Vielleicht führt Bernhard Striebel ein Gespräch mit seinen eigenen Bildern, quasi um die von Wulffen beschriebene Distanz von Bild und Wort durch ihre Verschränkung aufzuheben. Der Künstler verwendet die Kombination unterschiedlicher Elemente — einen begrifflichen Begriff, ein begriffliches Bild — als sachliches Sampling-Verfahren der Kunstproduktion.

Daß Worte nicht nur als bildnerisches Medium eingesetzt werden, sondern eine eigenständige ästhetische Qualität entwickeln können, zeigen die Arbeiten des amerikanischen Konzept-Künstlers Lawrence Weiner. Seine Sprach-Bilder sind visuell interessante Konstellationen von Worten und Sätzen, die einen Raumbezug haben. Was an inhalticher Bedeutung produziert wird, vollzieht sich auch gestalterisch. Weiner benutzt Worte (Somehow) und Sätze (Taken To A Point In Space), die zugleich vielfältige Assoziationsbilder eröffnen.

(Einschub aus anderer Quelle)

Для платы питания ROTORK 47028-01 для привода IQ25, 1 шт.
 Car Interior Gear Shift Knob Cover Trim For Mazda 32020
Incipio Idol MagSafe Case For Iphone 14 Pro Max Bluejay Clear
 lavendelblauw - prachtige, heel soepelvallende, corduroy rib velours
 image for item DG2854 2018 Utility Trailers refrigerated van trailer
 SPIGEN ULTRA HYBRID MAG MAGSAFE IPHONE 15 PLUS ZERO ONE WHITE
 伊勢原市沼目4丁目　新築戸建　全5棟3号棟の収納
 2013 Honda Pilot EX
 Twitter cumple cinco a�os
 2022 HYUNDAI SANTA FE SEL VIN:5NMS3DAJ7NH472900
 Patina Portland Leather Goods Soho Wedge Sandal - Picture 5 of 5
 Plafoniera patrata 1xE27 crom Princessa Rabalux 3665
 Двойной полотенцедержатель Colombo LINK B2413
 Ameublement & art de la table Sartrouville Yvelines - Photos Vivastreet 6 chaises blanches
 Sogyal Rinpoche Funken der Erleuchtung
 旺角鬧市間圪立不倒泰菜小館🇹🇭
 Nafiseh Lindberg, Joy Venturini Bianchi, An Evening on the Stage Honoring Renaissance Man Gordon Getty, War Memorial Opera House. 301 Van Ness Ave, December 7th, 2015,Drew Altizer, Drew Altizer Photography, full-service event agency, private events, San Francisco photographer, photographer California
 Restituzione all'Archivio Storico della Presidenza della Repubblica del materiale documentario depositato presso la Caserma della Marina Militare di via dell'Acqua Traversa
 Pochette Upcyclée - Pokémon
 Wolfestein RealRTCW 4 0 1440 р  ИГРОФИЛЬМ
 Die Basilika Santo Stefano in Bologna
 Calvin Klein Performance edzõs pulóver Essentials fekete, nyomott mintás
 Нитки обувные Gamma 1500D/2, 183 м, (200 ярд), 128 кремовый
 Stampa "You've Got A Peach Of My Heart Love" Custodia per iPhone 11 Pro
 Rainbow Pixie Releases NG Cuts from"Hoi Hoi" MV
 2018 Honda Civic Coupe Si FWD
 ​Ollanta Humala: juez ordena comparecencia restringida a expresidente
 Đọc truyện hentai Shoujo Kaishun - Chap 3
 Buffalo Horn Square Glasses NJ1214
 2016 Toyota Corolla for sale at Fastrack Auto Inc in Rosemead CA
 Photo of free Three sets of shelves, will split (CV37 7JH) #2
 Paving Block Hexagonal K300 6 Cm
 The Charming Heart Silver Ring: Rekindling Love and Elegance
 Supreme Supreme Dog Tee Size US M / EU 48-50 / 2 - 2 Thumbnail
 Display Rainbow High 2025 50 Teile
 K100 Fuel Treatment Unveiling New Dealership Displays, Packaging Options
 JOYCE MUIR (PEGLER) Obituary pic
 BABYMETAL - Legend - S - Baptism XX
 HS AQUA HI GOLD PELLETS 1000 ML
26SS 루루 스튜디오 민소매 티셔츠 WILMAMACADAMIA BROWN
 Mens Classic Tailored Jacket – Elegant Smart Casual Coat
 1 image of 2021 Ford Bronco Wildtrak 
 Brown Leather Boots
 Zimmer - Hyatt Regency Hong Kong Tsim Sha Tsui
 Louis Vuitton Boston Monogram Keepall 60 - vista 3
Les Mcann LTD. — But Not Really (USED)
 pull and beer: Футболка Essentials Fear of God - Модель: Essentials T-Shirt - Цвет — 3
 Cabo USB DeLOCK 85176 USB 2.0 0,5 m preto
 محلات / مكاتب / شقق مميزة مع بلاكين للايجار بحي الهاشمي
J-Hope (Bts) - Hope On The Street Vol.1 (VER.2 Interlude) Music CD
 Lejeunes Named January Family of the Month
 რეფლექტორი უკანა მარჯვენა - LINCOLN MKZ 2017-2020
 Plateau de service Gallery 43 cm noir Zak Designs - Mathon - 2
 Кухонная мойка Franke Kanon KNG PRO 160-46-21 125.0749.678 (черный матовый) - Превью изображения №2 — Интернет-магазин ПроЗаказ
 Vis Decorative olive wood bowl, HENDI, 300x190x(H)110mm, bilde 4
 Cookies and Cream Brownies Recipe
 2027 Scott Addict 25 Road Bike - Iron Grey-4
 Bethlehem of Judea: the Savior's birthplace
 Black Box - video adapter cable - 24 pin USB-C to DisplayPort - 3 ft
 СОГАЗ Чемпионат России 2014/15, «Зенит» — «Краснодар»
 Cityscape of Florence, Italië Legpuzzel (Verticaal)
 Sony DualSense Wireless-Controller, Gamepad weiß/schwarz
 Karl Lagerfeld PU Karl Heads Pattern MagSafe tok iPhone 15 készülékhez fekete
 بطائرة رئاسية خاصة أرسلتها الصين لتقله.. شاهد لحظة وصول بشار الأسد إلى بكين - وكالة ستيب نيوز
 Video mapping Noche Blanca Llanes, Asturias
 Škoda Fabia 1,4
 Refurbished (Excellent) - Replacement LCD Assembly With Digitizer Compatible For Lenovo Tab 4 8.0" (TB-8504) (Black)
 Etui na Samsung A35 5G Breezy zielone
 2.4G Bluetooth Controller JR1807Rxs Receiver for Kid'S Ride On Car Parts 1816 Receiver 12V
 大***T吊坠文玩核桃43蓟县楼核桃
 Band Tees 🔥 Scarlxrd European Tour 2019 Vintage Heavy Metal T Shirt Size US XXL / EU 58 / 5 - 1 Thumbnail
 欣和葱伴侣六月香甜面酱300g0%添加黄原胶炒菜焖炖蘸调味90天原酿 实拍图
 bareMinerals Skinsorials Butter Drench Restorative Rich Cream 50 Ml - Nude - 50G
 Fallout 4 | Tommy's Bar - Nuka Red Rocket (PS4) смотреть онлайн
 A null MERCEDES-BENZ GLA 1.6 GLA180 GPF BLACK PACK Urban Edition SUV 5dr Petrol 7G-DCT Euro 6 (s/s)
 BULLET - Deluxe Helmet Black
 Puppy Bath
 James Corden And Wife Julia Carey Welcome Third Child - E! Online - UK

Bernhard Striebels Arbeiten dagegen setzen nicht auf die spannungsreiche Konkurrenz von Wort und Raum, nicht auf eine Mischform, die zu wechselseitiger Erklärung führen würde. Seine Wort- kunst scheint nichts anderes als eine nüchterne Kommentierung der Kunsterhaltung, die nicht einmal als kritisches Statement gelesen werden muß. Ein ungewürztes Kunstmachen über die Konstitution von Kunst. Die Spannung zwischen visueller und verbaler Erscheinung des Textes als Bild im Raum ist hier erloschen. Es entsteht der Eindruck, als würde — bildlich gesprochen — das Hinweisschild »Kurze Unterbrechung« vorgeführt. Und die Frage bleibt im Raum: Was passiert in der Zwischenzeit im Film, der uns vorenthalten wird? Herbert Jochmann

Noch bis 16. Februar täglich außer montags 14-19 Uhr im Künstlerhaus Bethanien, Kreuzberg.